*Requirement*.
Beginning with the line that contains "200 Thread Count" and ending with the line that contains "Apartamento para comprar, Tomar", reproduce the lines of the entries below exactly, omitting pictures.

*Data supplied*.
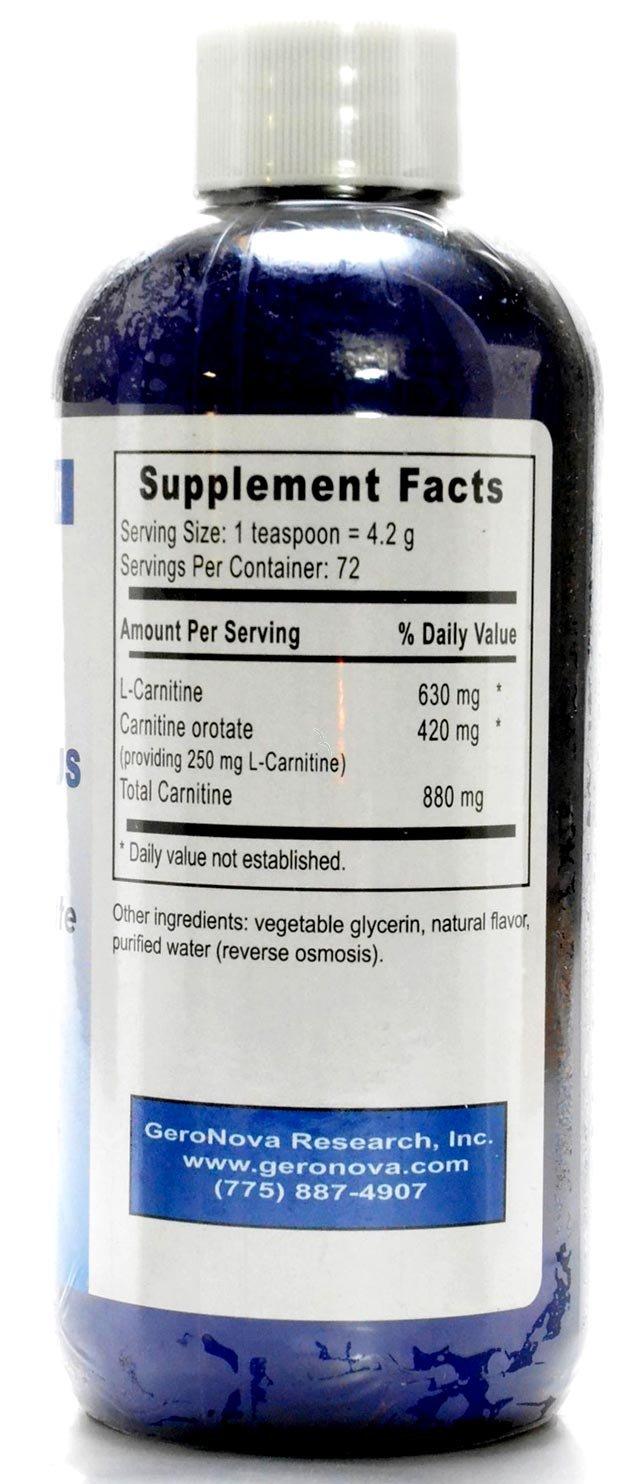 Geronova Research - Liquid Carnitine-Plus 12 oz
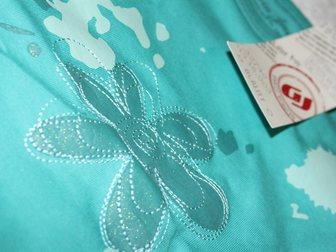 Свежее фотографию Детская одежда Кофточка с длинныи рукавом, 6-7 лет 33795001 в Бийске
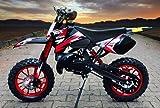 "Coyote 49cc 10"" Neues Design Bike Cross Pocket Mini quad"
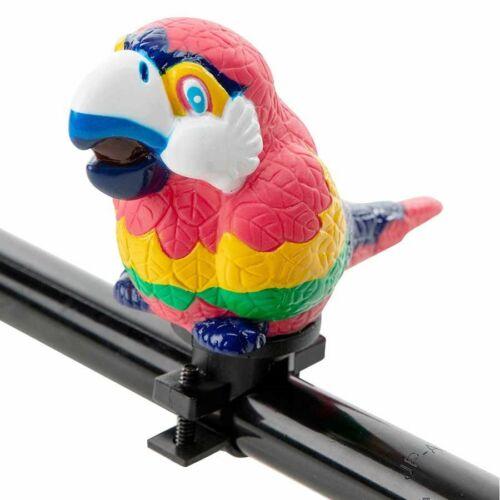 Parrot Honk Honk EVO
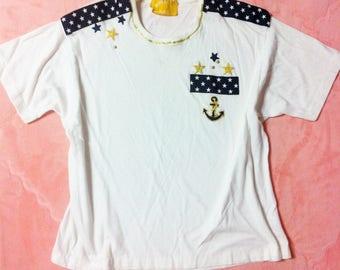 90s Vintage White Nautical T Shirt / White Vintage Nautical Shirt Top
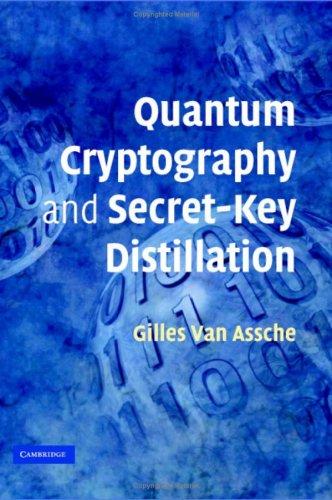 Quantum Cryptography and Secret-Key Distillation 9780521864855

...

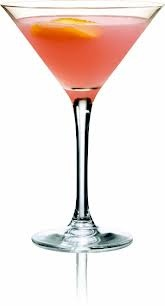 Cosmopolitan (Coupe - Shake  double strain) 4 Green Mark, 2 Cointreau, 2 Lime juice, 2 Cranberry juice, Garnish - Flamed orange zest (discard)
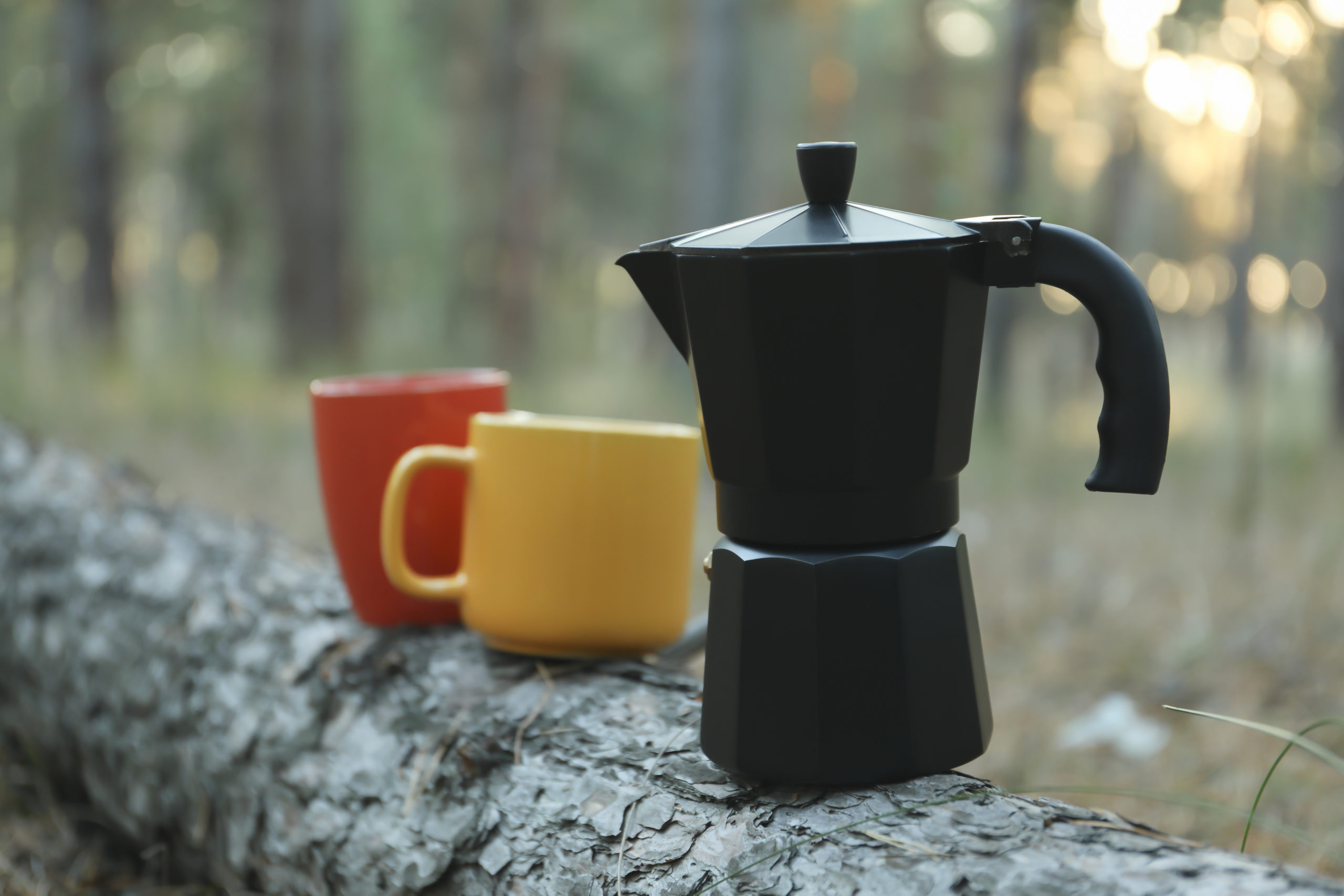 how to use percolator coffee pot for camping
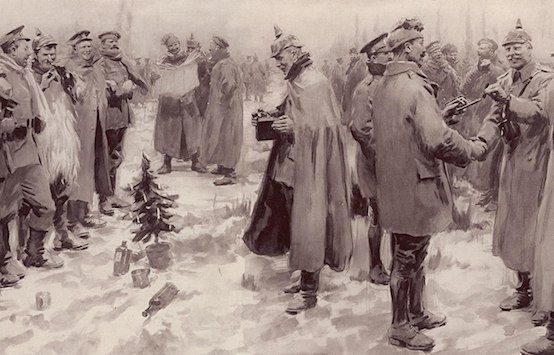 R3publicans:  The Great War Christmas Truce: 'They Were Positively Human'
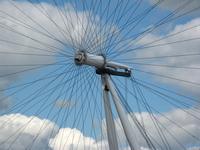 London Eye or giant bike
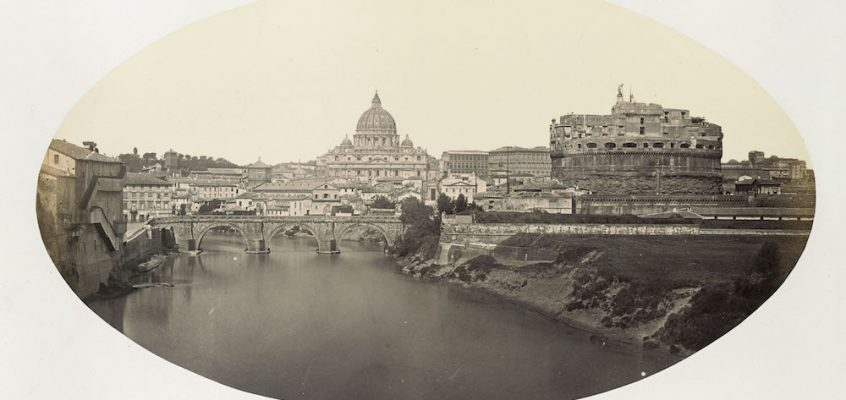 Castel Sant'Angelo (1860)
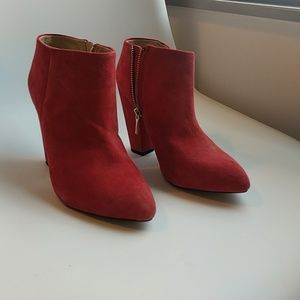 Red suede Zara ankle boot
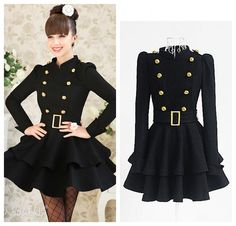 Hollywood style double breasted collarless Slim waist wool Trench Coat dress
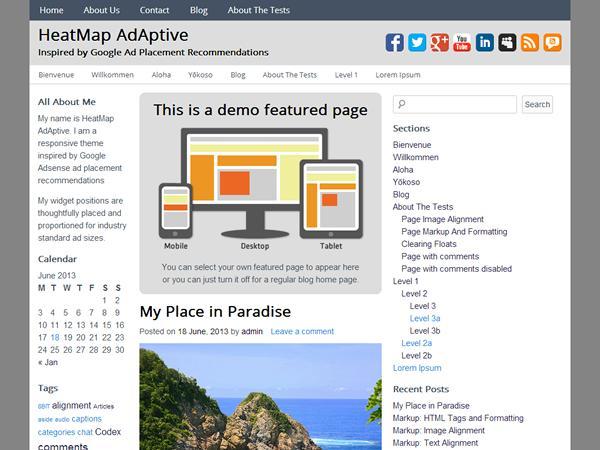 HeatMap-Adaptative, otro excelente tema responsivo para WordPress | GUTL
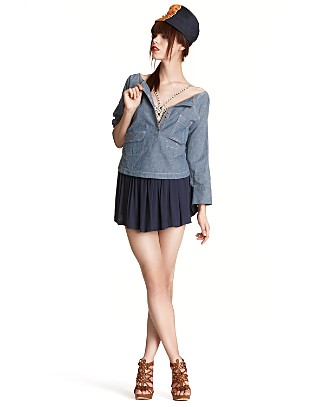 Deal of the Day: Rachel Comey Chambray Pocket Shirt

* * *

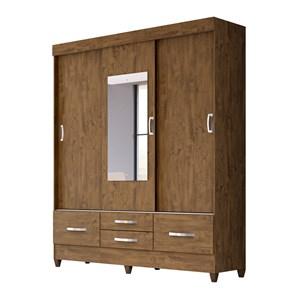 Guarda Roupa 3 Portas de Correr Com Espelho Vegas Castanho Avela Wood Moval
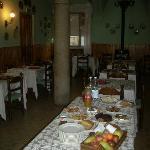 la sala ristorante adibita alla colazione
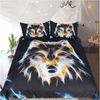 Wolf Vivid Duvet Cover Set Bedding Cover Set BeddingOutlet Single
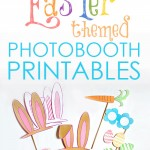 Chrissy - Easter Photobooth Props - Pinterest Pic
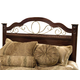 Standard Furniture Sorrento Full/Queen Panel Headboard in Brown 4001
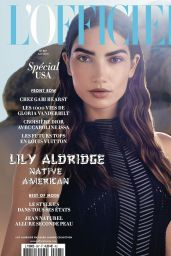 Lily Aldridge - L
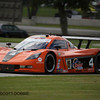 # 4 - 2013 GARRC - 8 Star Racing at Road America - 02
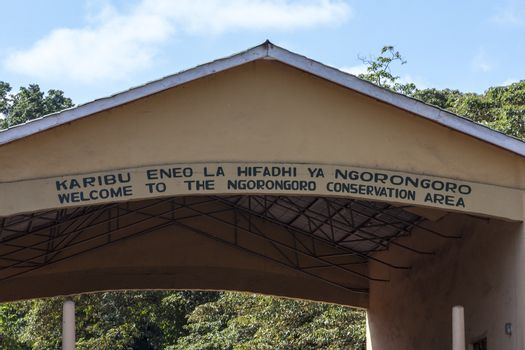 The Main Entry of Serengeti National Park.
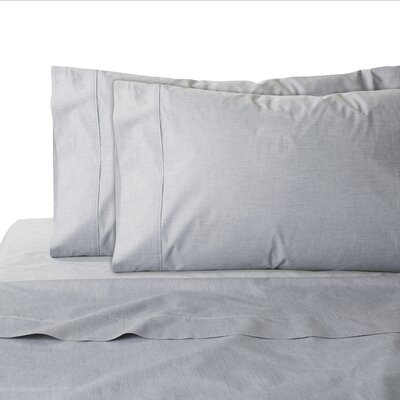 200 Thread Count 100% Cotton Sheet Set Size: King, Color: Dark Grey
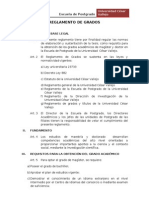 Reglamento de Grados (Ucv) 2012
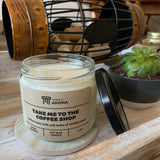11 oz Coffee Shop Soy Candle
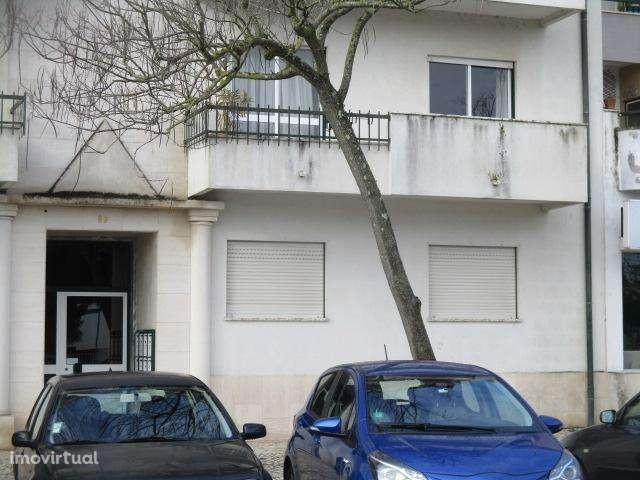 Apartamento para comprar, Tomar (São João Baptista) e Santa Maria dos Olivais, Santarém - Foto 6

*Output of the exercise*.
 200 Thread Count 100% Cotton Sheet Set Size: King, Color: Dark Grey
 Reglamento de Grados (Ucv) 2012
11 oz Coffee Shop Soy Candle
 Apartamento para comprar, Tomar (São João Baptista) e Santa Maria dos Olivais, Santarém - Foto 6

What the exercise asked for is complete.